You are viewing a plain text version of this content. The canonical link for it is here.
Posted to common-user@hadoop.apache.org by Foss User <fo...@gmail.com> on 2009/04/04 08:39:34 UTC
Question on distribution of classes and jobs
If I have written a WordCount.java job in this manner:
conf.setMapperClass(Map.class);
conf.setCombinerClass(Combine.class);
conf.setReducerClass(Reduce.class);
So, you can see that three classes are being used here.
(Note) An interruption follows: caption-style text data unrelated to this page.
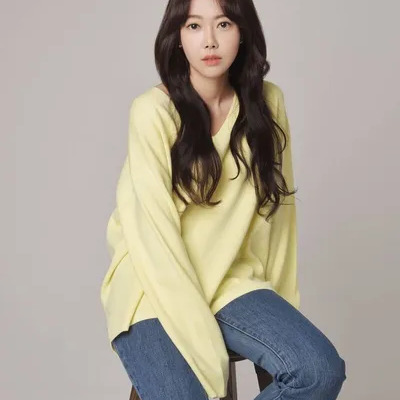 여은 사주 분석 2026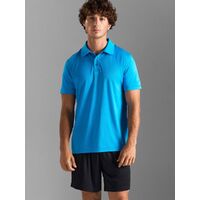 gi-04774319XL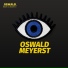 Oswald Meyerst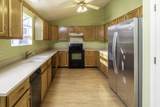 10449 Travis Street - Photo 3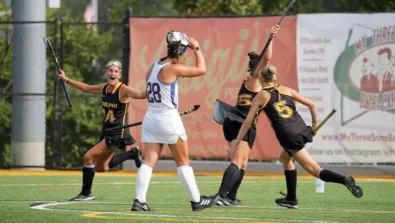 Adelphi FH Gallery 3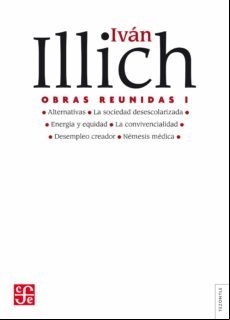 Obras Reunidas I (ebook)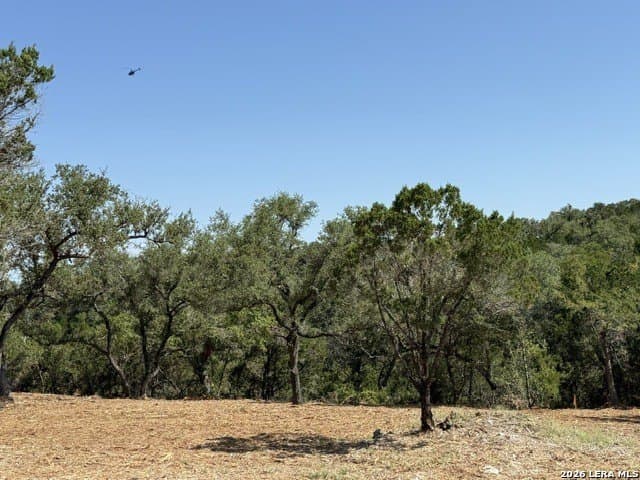 3.37 acres in Comal County - photo 7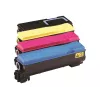 KYOCERA TK-570K toner cartridge Original Black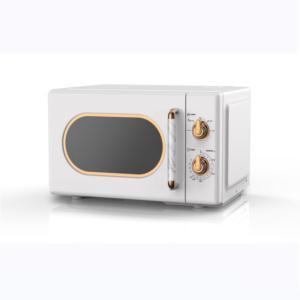 Import Microwave oven from chinese wholesale supplier and manufacturer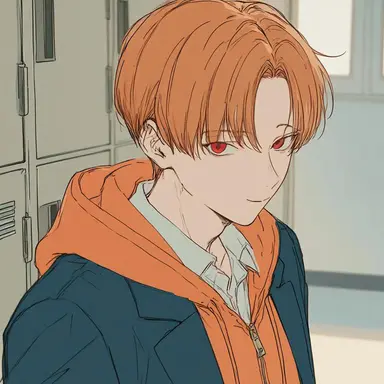 Profile image of 都天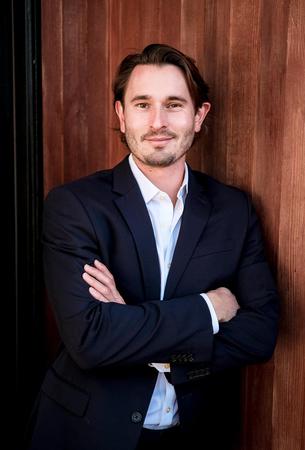 Images Matt Kundo Digital Marketing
I have
packaged these classes into a jar file called wc.jar and I run it like
this:
$ bin/hadoop jar wc.jar WordCountJob
1) I want to know when the job runs in a 5 machine cluster, is the
whole JAR file distributed across the 5 machines or the individual
class files are distributed individually?
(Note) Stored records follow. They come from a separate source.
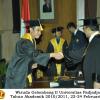 wisuda-fakultas-ekonomi-s2-profesi-s1-d3-oleh-rektor-380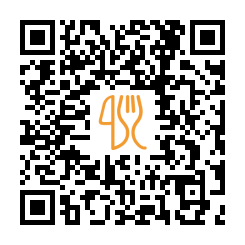 QR-Code zur Speisekarte von Ôbois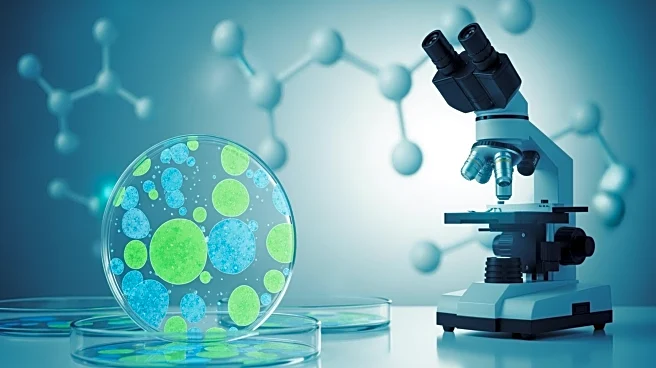 Shift from Animal Testing Accelerates with New Scientific Methods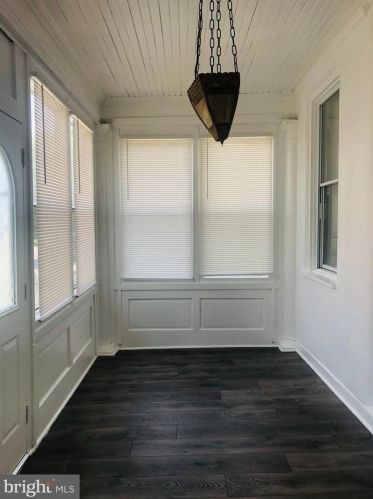 500 Franklin St, Chester PA 19013-4325 exterior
2) Also, let us say the number of reducers are 2 while the number of
mappers are 5. What happens in this case? How are the class files or
jar files distributed?
3) Are they distributed via RPC or HTTP?
Re: Question on distribution of classes and jobs
Posted by Aaron Kimball <aa...@cloudera.com>.
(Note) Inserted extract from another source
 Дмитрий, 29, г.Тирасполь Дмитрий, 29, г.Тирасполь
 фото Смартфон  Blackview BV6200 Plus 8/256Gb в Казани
On Fri, Apr 3, 2009 at 11:39 PM, Foss User <fo...@gmail.com> wrote:
> If I have written a WordCount.java job in this manner:
>
> conf.setMapperClass(Map.class);
> conf.setCombinerClass(Combine.class);
> conf.setReducerClass(Reduce.class);
>
> So, you can see that three classes are being used here. I have
> packaged these classes into a jar file called wc.jar and I run it like
> this:
>
> $ bin/hadoop jar wc.jar WordCountJob
>
> 1) I want to know when the job runs in a 5 machine cluster, is the
> whole JAR file distributed across the 5 machines or the individual
> class files are distributed individually?
The whole jar.
>
>
> 2) Also, let us say the number of reducers are 2 while the number of
> mappers are 5. What happens in this case? How are the class files or
> jar files distributed?
It's uploaded into HDFS; specifically into a subdirectory of wherever you
configured mapred.system.dir.
>
>
> 3) Are they distributed via RPC or HTTP?
The client uses the HDFS protocol to inject its jar file into HDFS. Then all
the TaskTrackers retrieve it with the same protocol